» **What the task requires**
Reproduce, without any change, the lines of the entries below, starting with the line that contains "Viewing this scene, of the options" and continuing through the end of the entries.

(Source data)
• • • •

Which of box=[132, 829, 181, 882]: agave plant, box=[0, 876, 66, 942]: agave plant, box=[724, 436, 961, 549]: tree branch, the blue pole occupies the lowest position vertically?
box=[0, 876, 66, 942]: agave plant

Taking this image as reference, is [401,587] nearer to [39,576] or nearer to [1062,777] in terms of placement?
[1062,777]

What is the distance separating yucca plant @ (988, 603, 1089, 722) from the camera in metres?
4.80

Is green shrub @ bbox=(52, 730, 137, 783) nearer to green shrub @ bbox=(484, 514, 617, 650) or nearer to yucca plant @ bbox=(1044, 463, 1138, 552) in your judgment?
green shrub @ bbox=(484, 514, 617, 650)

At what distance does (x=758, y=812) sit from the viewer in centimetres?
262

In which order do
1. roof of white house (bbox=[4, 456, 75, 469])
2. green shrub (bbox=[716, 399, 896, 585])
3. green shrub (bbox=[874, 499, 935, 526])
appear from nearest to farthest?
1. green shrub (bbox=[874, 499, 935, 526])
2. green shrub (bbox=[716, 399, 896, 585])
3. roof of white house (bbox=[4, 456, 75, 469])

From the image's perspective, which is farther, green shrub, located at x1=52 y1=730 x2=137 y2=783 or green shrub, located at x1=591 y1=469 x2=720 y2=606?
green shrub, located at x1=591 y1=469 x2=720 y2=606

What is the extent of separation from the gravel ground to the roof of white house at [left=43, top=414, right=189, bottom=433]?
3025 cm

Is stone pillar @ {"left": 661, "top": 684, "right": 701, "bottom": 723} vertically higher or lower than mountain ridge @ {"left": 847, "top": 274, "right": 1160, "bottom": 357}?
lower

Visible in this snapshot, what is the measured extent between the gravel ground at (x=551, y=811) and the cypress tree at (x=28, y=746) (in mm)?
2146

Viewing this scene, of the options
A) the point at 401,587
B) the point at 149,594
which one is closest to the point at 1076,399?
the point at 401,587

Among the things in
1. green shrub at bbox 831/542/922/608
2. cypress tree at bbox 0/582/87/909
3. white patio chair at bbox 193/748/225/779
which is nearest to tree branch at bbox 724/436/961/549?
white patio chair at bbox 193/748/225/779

• • • •

» **Exercise output**
Viewing this scene, of the options
A) the point at 401,587
B) the point at 149,594
which one is closest to the point at 1076,399?
the point at 401,587

Among the things in
1. green shrub at bbox 831/542/922/608
2. cypress tree at bbox 0/582/87/909
3. white patio chair at bbox 193/748/225/779
which is nearest to tree branch at bbox 724/436/961/549?
white patio chair at bbox 193/748/225/779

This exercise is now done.